* [Questions]
1) In the Harvey text, can you restate the paragraph beginning "Walking back into the dining room" as a short bulleted list that keeps its main facts?
2) According to the Harvey text, how many residences in the Houston area are estimated to be flooded?
3) From the Harvey text, copy everything from "Walking back into" down to "offering of hope.".

* [Extract provided]
+-------+
José Andrés and I at Reef.

I took some packages of beef brisket to the kitchen and put them in a sink to thaw, then carried two large trash bags of lettuce to the dining room. There, three of us assembled salads for 500 people in Beaumont. Every 15 minutes or so, someone would walk in off the street to volunteer. One of the newcomers joined our brigade, and we continued.

The brisket had thawed, so I cut it from the bags and arranged it in four baking pans. An oven had been set up on Reef’s front patio, and I slid the pans into it. The meat, along with the salad, would feed the group in Beaumont.

Walking back into the dining room, I saw Felix Flores on the sandwich line. Flores owns Black Hill Ranch, on which he raises a variety of pigs. The ranch had flooded, and a large number of the animals there had drowned, piglets and sows. Flores and his teen-age son, a day or two after surveying the damage at the ranch, were at Reef to help, father and son spreading mayonnaise on pieces of white bread, stacking slices of meat on top of sandwich after sandwich, each a little offering of hope.

Inside Reef, the work continues.

Harvey Changes Houston, Forever

Millions of people in the Houston area will never again think of water, or rain, in the way they did a little less than a week ago. No, Houston is not the only place to have experienced the horrors of a flood, but it is a place that has seen too much water in the past several years. The Tax Day Flood. The Memorial Day Flood. Now Harvey. Who in Houston will want to name their child Harvey after this? Water, necessary for life though it may be, means something else now.

Thirty dead so far … each a giant loss to their loved ones. That number will most assuredly rise, and each time it does, a part of humanity will fade away. I am thankful that so few lives have thus far been lost, but one lost in this way is one too many. An estimated 300,000 to 400,000 residences in the Houston area are flooded, deserted out of necessity. We’ve all seen the heartbreaking — yet life-affirming — scenes of stranger rescuing stranger, a hand extended from a boat floating on what a few days earlier was dry land. Rescuers from New York and Louisiana and Mississippi and, yes, Houston, all here on a mission of mercy. I lived in New York City when the Twin Towers fell, and the spontaneous outpouring of grief, coupled with determined action to save, nurture, heal, and recover, was a process I thought I’d never again witness. It was, more to the point, something I hoped never to have to see again. But life, as a wise man said, is something that happens to you while you’re making other plans.

Plans. Plans have changed. For everyone now in Houston, for the residents of this sprawling place and temporary visitors on their missions of mercy. A friend of mine, a high school classmate whom I’ve seen once since 1982, is here. She’s with the Red Cross. She’s on her mission, all the way from Hawaii, where she lives. Another classmate has spent the past six days driving around the region helping others, first by boarding up doors and windows before Harvey hit, then by offering the stranded rides to safety. Members of the Houston culinary world — and what a special world it is — have been busy cooking around the clock, using whatever they had in their walk-ins and kitchens to feed people in need. That’s not to mention the local police and fire personnel, the EMT professionals, the doctors and nurses and animal shelter personnel … the list goes on and on, all helping those in need. The heart swells.
+-------+
* [Raw data]
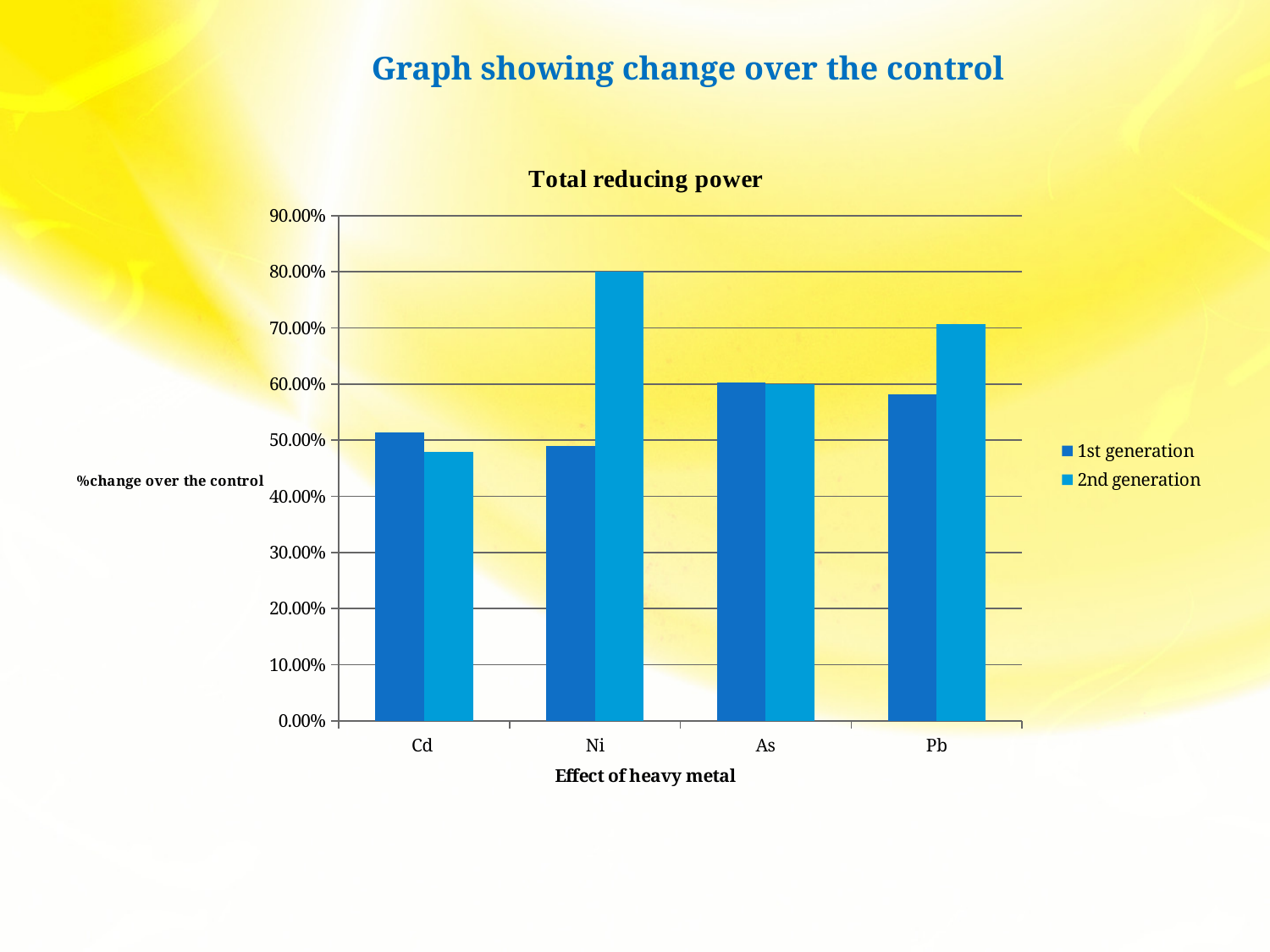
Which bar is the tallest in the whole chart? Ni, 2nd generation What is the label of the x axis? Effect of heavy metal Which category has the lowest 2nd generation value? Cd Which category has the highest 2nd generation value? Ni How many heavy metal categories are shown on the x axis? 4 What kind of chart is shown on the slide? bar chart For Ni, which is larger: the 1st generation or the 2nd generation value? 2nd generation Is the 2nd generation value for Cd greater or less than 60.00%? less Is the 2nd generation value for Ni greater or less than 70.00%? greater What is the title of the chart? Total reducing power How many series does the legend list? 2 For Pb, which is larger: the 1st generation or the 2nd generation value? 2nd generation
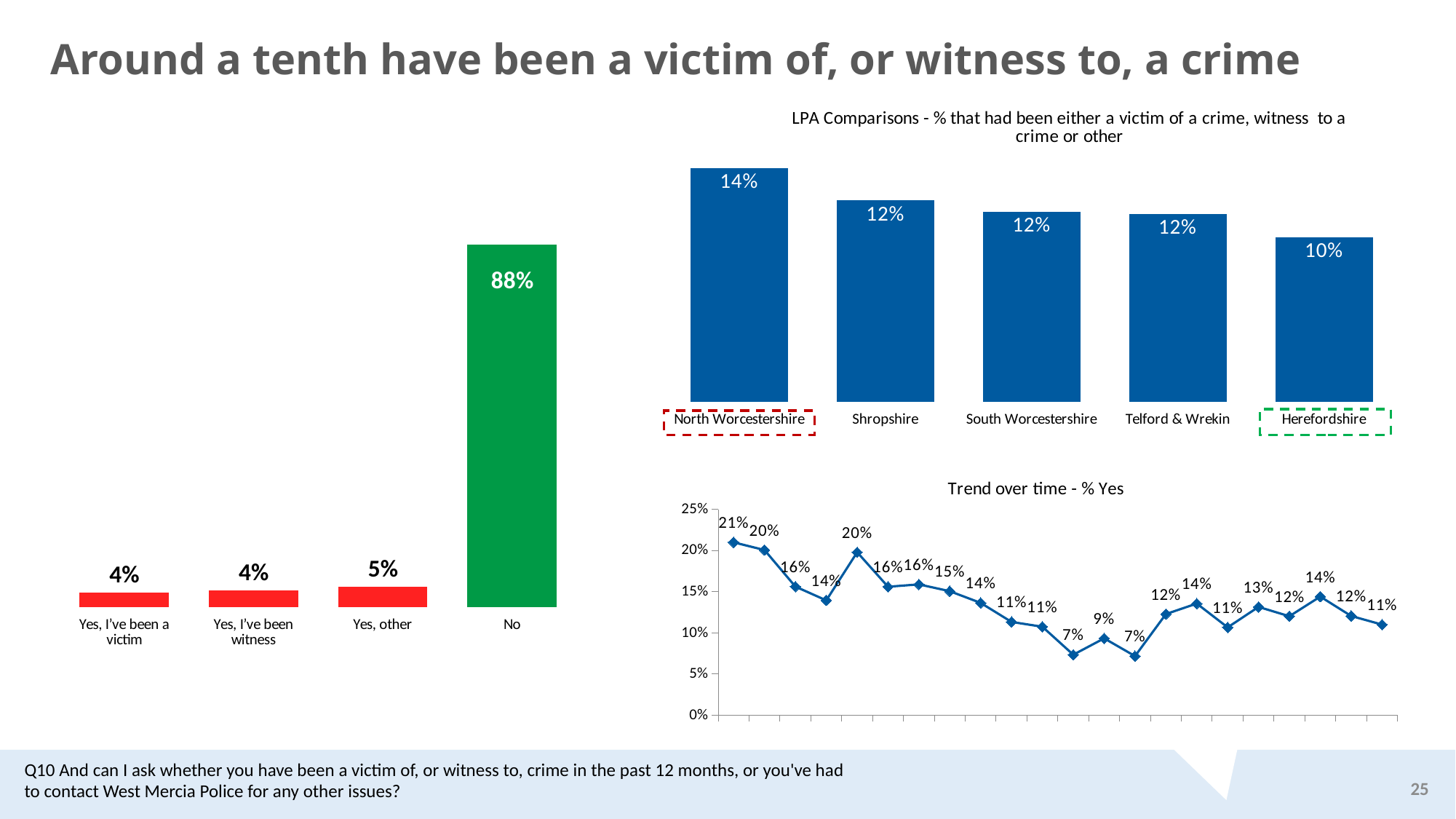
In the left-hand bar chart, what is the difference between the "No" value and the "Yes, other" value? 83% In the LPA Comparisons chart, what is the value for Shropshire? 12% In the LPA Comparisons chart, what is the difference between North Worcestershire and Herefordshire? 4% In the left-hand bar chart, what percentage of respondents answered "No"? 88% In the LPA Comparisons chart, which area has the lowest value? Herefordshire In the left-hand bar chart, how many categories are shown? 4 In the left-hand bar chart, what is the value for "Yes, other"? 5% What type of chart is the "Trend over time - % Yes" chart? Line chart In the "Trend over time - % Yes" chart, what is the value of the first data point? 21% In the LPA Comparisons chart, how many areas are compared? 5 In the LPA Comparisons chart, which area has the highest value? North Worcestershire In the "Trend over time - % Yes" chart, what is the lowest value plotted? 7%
+-------+
* [Your responses]
1)
- Felix Flores was working the sandwich line in the dining room.
- He owns Black Hill Ranch, where he raises a variety of pigs.
- The ranch had flooded, and many of its animals, piglets and sows, had drowned.
- A day or two after surveying the damage, Flores and his teenage son were at Reef helping, spreading mayonnaise on white bread and stacking meat on sandwich after sandwich.

2) An estimated 300,000 to 400,000 residences.

3)
Walking back into the dining room, I saw Felix Flores on the sandwich line. Flores owns Black Hill Ranch, on which he raises a variety of pigs. The ranch had flooded, and a large number of the animals there had drowned, piglets and sows. Flores and his teen-age son, a day or two after surveying the damage at the ranch, were at Reef to help, father and son spreading mayonnaise on pieces of white bread, stacking slices of meat on top of sandwich after sandwich, each a little offering of hope.